Entendo o argumento. As mulheres precisam também de autocrítica, precisamos de desassossegar o feminismo, de o aprofundar, porque as mulheres também têm tido o seu papel no aprofundamento do sistema patriarcal, as mulheres podem ser a suas piores inimigas, elas também jogam o jogo. Infelizmente, em sociedades tradicionais, as mulheres que se tornam matriarcas das famílias acabam por oprimir as mais novas, especialmente as noras. Precisamos de quebrar estes padrões. As mulheres criam os filhos como pequenos sultões da família. Na Turquia muitas mães tratam os filhos de forma privilegiada em relação às filhas. Quem é que ensina isto aos homens? As mães, sobretudo.

Há pouco referiu-se ao relativismo cultural. Onde é que começa  e acaba? Devemos criticar o uso de burca no Irão ou o facto de as mulheres na Arábia Saudita não poderem ter carta de condução?

Não devemos escolher os extremos, são sempre perigosos. O relativismo cultural extremo permite dizer que a excisão feminina pode ser praticada. Não pode. Se formos para outro extremo, acabamos a dizer que todas as pessoas devem vestir-se da mesma forma. E não devem. Onde está o meio? É importante defender valores universais que vão ao encontro das pessoas. Esses valores são os direitos humanos, os direitos das minorias, os direitos das mulheres, os direitos dos homossexuais, a liberdade de expressão, a liberdade de imaginação. Parece-me errado que as mulheres da Arábia Saudita não possam conduzir.

Porque é que fala em liberdade de imaginação?

De uma mulher escritora que vem do mundo muçulmano espera-se que escreva sobre mulheres muçulmanas.

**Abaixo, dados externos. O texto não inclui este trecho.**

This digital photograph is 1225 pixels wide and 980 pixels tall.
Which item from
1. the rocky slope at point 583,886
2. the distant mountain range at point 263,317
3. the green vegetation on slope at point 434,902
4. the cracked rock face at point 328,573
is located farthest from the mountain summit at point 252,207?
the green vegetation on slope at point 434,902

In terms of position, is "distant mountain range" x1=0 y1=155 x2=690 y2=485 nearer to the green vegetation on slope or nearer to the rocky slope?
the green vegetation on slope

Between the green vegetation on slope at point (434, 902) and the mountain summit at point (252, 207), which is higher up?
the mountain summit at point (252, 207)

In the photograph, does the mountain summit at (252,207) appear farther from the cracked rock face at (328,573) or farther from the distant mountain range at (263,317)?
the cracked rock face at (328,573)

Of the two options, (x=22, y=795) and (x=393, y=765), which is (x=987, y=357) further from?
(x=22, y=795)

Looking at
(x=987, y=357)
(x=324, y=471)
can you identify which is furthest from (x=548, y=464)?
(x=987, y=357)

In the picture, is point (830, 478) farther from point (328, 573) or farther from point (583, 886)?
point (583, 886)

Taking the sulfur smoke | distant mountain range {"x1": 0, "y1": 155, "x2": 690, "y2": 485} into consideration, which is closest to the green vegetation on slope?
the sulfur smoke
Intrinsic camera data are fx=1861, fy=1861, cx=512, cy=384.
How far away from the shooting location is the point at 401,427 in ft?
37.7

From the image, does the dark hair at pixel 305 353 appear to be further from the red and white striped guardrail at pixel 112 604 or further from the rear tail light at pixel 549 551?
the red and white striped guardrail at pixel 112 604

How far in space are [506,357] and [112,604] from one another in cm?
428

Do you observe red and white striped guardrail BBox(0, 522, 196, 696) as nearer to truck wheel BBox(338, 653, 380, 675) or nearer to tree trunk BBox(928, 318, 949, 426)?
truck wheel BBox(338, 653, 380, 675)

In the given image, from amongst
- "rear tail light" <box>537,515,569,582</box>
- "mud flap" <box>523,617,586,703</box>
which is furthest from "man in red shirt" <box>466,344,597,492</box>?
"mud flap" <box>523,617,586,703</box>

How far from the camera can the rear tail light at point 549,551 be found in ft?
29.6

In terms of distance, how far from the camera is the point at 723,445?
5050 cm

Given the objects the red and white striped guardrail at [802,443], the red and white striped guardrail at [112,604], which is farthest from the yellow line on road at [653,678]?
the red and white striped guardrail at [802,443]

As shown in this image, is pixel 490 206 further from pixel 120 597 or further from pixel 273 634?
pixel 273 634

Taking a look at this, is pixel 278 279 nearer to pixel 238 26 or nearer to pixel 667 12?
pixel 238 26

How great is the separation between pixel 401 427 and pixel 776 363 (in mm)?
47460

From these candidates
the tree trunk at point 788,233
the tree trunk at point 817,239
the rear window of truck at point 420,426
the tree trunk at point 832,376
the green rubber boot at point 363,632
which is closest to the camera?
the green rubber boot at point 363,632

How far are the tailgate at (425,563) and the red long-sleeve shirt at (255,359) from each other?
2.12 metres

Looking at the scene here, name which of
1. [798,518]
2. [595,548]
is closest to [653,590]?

Ou seja, reduz-se a imaginação do autor à sua identidade. Não gosto disso. Quero escrever sobre tudo, desde que me sinta próxima dos temas.

O problema que teve em tribunal, em 2006, por ofensas à identidade turca, foi um problema, claro, mas será que também lhe permitiu tornar-se mais conhecida?

Quando o livro saiu na Turquia eu já era bastante conhecida. De livro para livro, o número de leitores tem aumentado. Mas com este caso, tive maior repercussão internacional. Tive muitas reações negativas, mas também senti muita afeição do público.